Pink Ballet Slippers

“If you want to lift yourself up, lift up someone else.”
— Booker T. Washington

Pink Ballet Slippers

2.5″ x 3.5″ Watercolor ATC


Wow!  Yesterday was amazing!  I got so much done that I’m staying off the internet another day.  😀


Booker T. Washington

  • Born: 5 April 1856
  • Birthplace: Franklin County, Virginia
  • Died: 14 November 1915
  • Best Known As: First head of the Tuskegee Institute

Born a slave and deprived of any early education, Booker Taliaferro Washington nonetheless became America’s foremost black educator of the early 20th century. He was the first teacher and principal of the Tuskegee Institute in Tuskegee, Alabama, a school for African-Americans where he championed vocational training as a means for black self-reliance. A well-known orator, Washington also wrote a best-selling autobiography (Up From Slavery, 1901) and advised Presidents Theodore Roosevelt and William Taft on race relations.

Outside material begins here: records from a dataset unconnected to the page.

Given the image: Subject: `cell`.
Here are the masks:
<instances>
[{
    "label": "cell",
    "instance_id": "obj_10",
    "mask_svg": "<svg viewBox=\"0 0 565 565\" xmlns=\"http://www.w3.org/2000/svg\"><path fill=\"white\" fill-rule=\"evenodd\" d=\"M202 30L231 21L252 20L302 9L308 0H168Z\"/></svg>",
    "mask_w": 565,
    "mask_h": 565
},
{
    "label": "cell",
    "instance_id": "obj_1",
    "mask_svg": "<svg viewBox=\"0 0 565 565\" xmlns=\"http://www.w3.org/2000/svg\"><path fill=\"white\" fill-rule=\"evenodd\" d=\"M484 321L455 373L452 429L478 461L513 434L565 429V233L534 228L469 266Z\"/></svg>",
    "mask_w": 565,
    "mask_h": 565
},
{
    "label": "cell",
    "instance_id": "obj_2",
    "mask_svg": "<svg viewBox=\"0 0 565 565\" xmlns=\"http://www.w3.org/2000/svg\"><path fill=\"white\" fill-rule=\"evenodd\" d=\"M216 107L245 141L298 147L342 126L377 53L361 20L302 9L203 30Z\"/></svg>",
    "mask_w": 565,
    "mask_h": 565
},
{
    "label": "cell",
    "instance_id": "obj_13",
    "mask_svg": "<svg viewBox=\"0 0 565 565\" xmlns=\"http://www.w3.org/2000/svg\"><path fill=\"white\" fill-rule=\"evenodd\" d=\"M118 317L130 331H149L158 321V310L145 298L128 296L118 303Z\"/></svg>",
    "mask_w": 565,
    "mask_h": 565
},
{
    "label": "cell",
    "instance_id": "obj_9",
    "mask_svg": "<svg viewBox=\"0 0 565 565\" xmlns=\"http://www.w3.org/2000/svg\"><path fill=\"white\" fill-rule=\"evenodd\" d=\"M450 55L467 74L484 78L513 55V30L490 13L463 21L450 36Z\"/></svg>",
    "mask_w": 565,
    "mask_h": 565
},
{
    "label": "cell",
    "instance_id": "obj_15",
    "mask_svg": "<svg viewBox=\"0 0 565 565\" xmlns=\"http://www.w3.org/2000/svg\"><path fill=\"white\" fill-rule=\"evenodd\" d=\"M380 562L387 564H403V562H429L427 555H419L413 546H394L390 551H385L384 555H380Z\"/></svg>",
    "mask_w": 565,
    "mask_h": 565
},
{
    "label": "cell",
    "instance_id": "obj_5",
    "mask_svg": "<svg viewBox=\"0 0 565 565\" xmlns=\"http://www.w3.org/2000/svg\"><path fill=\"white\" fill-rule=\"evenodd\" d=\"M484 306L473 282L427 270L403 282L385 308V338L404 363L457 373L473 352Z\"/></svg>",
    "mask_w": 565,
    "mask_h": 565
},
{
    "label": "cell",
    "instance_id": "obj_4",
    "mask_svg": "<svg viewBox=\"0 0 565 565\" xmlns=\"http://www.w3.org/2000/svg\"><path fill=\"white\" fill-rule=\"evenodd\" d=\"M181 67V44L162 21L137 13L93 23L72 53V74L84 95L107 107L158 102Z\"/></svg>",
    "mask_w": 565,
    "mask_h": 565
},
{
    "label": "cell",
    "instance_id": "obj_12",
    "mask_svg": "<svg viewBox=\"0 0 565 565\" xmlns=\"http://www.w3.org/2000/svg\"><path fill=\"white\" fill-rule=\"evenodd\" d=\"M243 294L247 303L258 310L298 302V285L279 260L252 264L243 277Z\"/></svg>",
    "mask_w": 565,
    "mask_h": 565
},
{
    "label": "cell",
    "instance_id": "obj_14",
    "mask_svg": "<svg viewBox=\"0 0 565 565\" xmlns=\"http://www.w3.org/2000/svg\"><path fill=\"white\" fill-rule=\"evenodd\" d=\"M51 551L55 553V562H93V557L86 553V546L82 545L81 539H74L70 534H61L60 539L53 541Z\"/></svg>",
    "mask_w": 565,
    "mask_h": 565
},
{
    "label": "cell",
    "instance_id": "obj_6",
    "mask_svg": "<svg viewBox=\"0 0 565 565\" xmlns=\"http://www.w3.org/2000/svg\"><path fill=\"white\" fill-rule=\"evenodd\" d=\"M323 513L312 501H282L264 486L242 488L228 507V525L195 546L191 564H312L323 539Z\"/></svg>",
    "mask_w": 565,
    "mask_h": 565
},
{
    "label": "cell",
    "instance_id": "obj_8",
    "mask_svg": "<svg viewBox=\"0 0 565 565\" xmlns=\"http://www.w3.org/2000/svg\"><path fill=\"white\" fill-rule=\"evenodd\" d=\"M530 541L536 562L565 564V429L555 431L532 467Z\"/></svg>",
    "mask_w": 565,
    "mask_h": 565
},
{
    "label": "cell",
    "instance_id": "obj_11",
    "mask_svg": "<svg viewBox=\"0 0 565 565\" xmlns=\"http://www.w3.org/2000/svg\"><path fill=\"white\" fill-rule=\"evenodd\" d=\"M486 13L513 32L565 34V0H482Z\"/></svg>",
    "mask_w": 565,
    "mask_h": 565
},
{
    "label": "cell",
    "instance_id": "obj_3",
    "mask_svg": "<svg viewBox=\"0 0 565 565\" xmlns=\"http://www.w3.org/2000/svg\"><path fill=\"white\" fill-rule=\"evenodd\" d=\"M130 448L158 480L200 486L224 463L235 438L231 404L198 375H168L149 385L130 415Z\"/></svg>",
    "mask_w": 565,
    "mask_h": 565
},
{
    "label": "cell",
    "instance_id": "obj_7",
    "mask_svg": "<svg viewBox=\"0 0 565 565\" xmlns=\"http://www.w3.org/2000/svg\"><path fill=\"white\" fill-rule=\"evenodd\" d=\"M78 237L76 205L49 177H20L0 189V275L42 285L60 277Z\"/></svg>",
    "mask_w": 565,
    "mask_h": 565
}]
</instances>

His rather flaccid nickname of “The Great Accommodator” provides a clue as to why he was later criticized by W. E. B. Du Bois and the N.A.A.C.P. Washington was principal of Tuskegee Institute from 1881 until his death in 1915; it was originally called the Normal School for Colored Teachers and is now known as Tuskegee University.

Washington’s middle name was Taliaferro… According to the Tuskegee University website, Washington was married three times: to Fannie Smith from 1882 until her death in 1884; to Olivia Davis, from 1885 until her death in 1889; and Margaret Murray, from 1893 until his death in 1915… He was unrelated to President George Washington or botanist George Washington Carver… The Tuskegee Institute was the training ground for the Tuskegee Airmen, the famous all-black flying squadron of World War II.